[start Raw data]

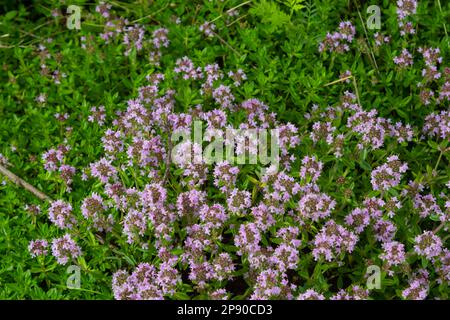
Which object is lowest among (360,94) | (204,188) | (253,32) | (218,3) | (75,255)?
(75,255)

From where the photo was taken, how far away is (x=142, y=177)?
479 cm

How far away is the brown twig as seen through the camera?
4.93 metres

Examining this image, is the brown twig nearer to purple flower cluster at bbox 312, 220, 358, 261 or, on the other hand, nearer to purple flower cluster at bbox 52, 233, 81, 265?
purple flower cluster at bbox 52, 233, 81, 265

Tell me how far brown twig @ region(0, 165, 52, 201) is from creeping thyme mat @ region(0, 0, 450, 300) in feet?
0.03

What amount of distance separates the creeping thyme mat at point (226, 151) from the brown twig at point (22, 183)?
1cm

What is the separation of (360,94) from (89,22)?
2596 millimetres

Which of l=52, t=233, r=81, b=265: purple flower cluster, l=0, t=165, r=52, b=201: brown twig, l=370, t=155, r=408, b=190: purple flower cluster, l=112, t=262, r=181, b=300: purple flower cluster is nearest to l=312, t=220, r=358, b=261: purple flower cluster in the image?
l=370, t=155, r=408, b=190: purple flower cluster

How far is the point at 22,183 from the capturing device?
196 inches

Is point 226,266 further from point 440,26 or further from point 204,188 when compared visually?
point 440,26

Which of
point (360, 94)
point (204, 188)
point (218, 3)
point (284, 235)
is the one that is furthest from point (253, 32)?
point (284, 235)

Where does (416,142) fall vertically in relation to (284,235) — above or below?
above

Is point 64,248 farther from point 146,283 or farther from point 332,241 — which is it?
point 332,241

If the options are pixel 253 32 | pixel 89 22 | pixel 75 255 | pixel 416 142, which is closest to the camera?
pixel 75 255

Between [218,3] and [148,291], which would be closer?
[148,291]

[end Raw data]
[start Raw data]

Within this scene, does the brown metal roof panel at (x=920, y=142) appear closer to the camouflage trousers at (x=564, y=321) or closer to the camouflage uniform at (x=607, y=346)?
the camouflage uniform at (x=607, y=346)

[end Raw data]

### Your goal
Copy the entries from the line with "Examining this image, is" up to and including the line with "2596 millimetres", reproducing each line unchanged.

### Written response
Examining this image, is the brown twig nearer to purple flower cluster at bbox 312, 220, 358, 261 or, on the other hand, nearer to purple flower cluster at bbox 52, 233, 81, 265?
purple flower cluster at bbox 52, 233, 81, 265

Tell me how far brown twig @ region(0, 165, 52, 201) is from creeping thyme mat @ region(0, 0, 450, 300) in feet?
0.03

What amount of distance separates the creeping thyme mat at point (226, 151) from the brown twig at point (22, 183)?
1cm

What is the separation of (360,94) from (89,22)?
2596 millimetres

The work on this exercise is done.